Francisco Fernández-Carvajal 05 de junio de
2020
@hablarcondios
— La limosna de la viuda
pobre. Lo importante para Dios.
— El amor da valor a lo
que es en sí pequeño y de escasa importancia. La tibieza y el descuido en lo
pequeño.
— La santidad es un
tejido de pequeñas menudencias. El crecimiento en las virtudes y las
cosas pequeñas.
I. Nos relata San
Marcos en el Evangelio de la Misa1 que
estaba Jesús sentado frente al cepillo del Templo y observaba a la gente que
echaba dinero en él. La escena tiene lugar en uno de los atrios, en la
llamada Cámara del tesoro o Sala de las ofrendas; los
días de la Pasión están ya cercanos.
Ante muchos que daban grandes cantidades, el Señor no
hizo el menor comentario. Pero vio Jesús una mujer que se acercaba con el
clásico atuendo de las viudas, con clara apariencia de ser una mujer pobre.

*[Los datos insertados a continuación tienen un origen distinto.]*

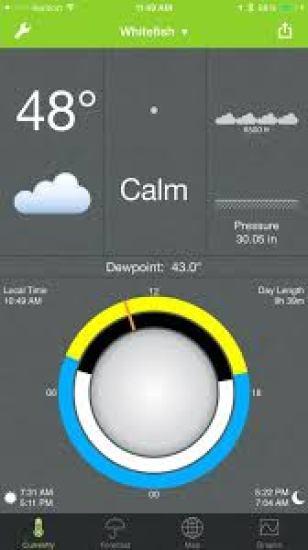Weather Nerd
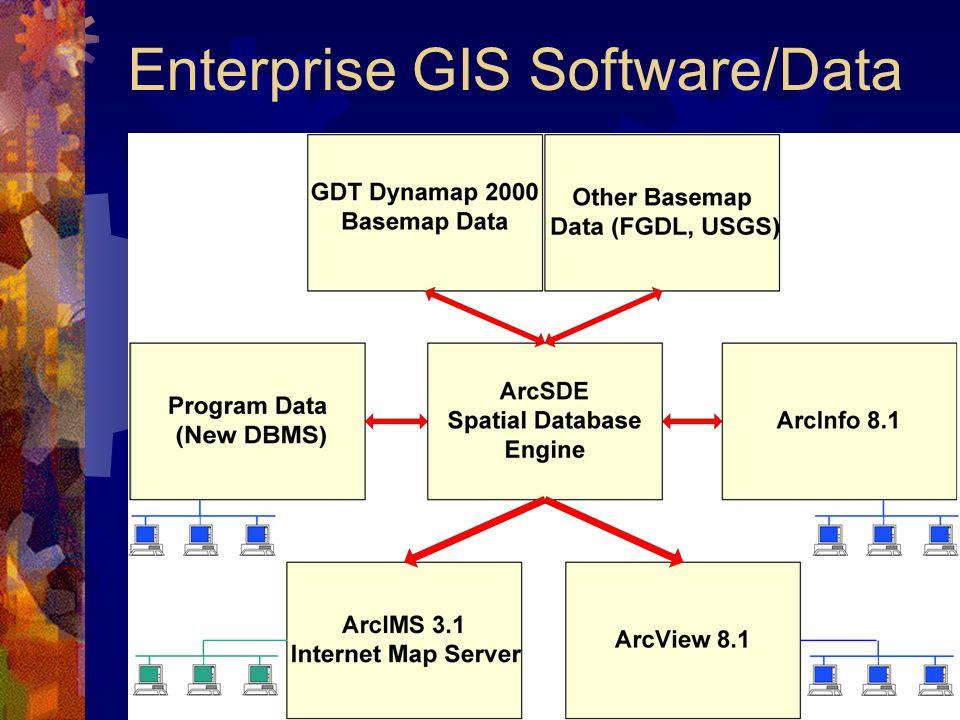 Enterprise GIS Software/Data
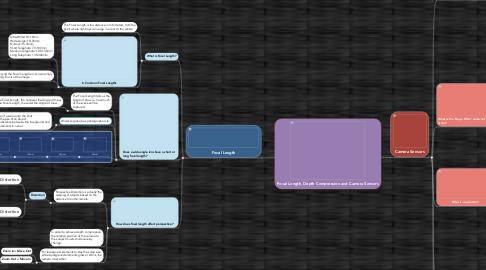 Mind Map: Focal Length, Depth Compression and Camera Sensors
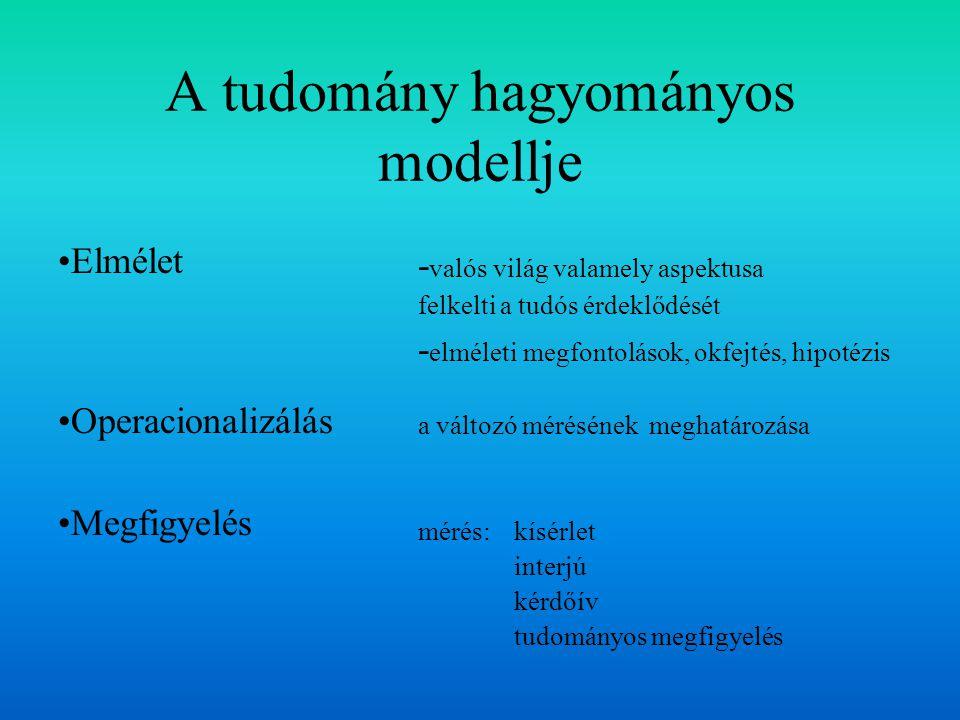 A tudomány hagyományos modellje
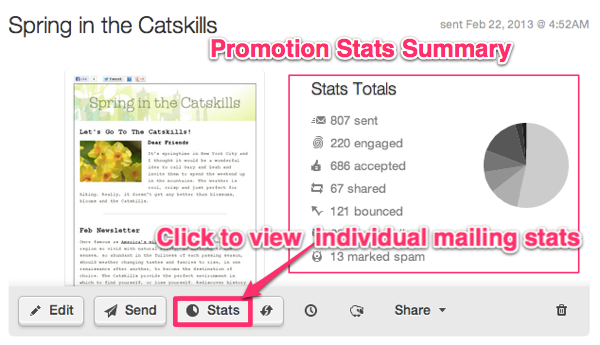Click the Stats button to view Contacts That clicked links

Había esperado quizá a que la aglomeración desapareciera, y dejó dos monedas
pequeñas; eran, entre las que estaban en circulación, las de menos valor. San
Marcos aclara para los lectores no judíos, a quienes se dirige particularmente
su Evangelio, la entidad real de estas monedas. Quiere llamar la atención de
todos sobre la exigua cantidad que representaban. De cara a los hombres aquella
limosna tenía muy poco valor: las dos monedas hacían un cuadrante,
es decir, la cuarta parte de un as. Esta moneda era a su vez la
decimosexta parte de un denario, que constituía la primera unidad
monetaria; un denario era el jornal de un trabajador del campo. Pocas cosas se
podían comprar con un cuadrante.
Si alguien hubiera llevado una relación de las
ofrendas que se hicieron aquel día en el Templo, quizá habría pensado que no
valía la pena tomar nota de la limosna de esta mujer. ¡Y resultó ser, entre
todas, la más importante! Tan grata fue a Dios que Jesús convocó a sus
discípulos dispersos por los alrededores para que aprendieran la lección de
aquella viuda. Aquellas piezas de cobre apenas hicieron ruido, pero Jesús
percibió claramente el amor sin palabras de esta mujer que daba a Dios todos
sus ahorros. Os aseguro que esa pobre viuda ha echado en el cepillo más
que nadie. Porque los demás han echado de lo que les sobra, pero esta, que pasa
necesidad, ha echado todo lo que tenía2.
¡Qué diferente es con frecuencia lo importante para
Dios y lo importante para nosotros los hombres! ¡Qué diferentes medidas! A
nosotros nos suele impresionar lo llamativo, lo grande, lo sorprendente. A Dios
le conmueven –el Evangelio nos ha dejado abundantes testimonios– pequeños
detalles llenos de amor, que están al alcance de todos; también los sucesos que
nosotros consideramos de gran importancia, pero cuando están realizados con el
mismo espíritu de rectitud, de humildad y de amor. Los Apóstoles, que serían
más tarde el fundamento de la Iglesia, no olvidaron la lección de esta jornada.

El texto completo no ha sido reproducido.